Records in a dataset

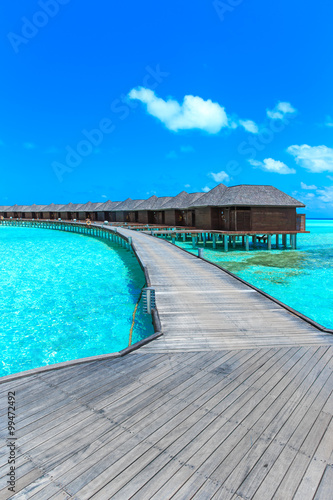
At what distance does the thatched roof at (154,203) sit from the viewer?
4239cm

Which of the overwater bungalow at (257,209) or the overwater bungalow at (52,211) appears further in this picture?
the overwater bungalow at (52,211)

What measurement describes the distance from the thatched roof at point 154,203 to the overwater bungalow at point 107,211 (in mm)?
10287

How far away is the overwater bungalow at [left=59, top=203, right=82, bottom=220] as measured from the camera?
208 feet

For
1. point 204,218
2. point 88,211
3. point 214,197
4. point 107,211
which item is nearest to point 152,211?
point 107,211

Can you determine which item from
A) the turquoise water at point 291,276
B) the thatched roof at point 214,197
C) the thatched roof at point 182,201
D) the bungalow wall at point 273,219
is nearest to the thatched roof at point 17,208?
the thatched roof at point 182,201

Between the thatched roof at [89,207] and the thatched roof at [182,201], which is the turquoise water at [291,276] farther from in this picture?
the thatched roof at [89,207]

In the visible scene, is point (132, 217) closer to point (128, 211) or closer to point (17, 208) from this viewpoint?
point (128, 211)

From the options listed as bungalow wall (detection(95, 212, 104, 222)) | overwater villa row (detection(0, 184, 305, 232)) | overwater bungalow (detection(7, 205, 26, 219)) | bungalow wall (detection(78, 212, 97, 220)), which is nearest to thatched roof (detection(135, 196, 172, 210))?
overwater villa row (detection(0, 184, 305, 232))

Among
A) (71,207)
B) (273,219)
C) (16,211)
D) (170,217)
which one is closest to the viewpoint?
(273,219)

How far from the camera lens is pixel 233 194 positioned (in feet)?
90.9

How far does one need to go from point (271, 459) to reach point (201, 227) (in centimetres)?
2955

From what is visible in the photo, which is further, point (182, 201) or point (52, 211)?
point (52, 211)

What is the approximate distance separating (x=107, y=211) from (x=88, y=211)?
5.33m

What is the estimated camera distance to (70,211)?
63.6 metres
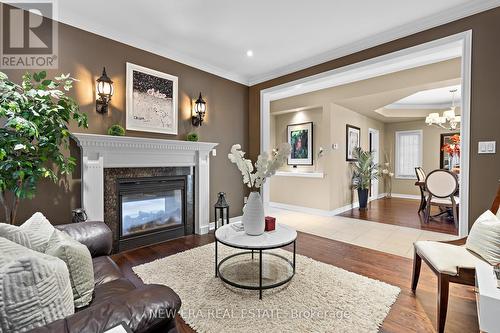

Task details: Rewrite all of the records above, replacing the phrase "in this picture" with "in this image" everywhere it appears and leaving everything else unchanged. Leave the pictures out of your answer.

Solution for this problem:
At what distance does the thatched roof at (154,203) sit from the viewer?
4239cm

Which of the overwater bungalow at (257,209) or the overwater bungalow at (52,211) appears further in this image?
the overwater bungalow at (52,211)

What measurement describes the distance from the thatched roof at point 154,203 to the overwater bungalow at point 107,211 (in mm)?
10287

How far away is the overwater bungalow at [left=59, top=203, right=82, bottom=220] as measured from the camera?
208 feet

For
1. point 204,218
2. point 88,211
3. point 214,197
4. point 107,211
which item is nearest to point 152,211?
point 107,211

Can you determine which item from
A) the turquoise water at point 291,276
B) the thatched roof at point 214,197
C) the thatched roof at point 182,201
D) the bungalow wall at point 273,219
is nearest to the thatched roof at point 17,208?
the thatched roof at point 182,201

Between the thatched roof at [89,207] and the thatched roof at [182,201], which is the turquoise water at [291,276] farther from in this image?
the thatched roof at [89,207]

In the visible scene, is point (132, 217) closer to point (128, 211) or closer to point (17, 208) from this viewpoint?
point (128, 211)

From the options listed as bungalow wall (detection(95, 212, 104, 222)) | overwater villa row (detection(0, 184, 305, 232)) | overwater bungalow (detection(7, 205, 26, 219)) | bungalow wall (detection(78, 212, 97, 220)), which is nearest to thatched roof (detection(135, 196, 172, 210))?
overwater villa row (detection(0, 184, 305, 232))

Among
A) (71,207)
B) (273,219)
C) (16,211)
D) (170,217)
which one is closest to the viewpoint?
(273,219)

How far from the camera lens is pixel 233 194 positioned (in feet)?
90.9

How far does one need to go from point (271, 459) to reach point (201, 227) (in centimetres)?
2955

From what is visible in the photo, which is further, point (182, 201) or point (52, 211)?
point (52, 211)

What is the approximate distance separating (x=107, y=211) from (x=88, y=211)?
5.33m

What is the estimated camera distance to (70,211)?
63.6 metres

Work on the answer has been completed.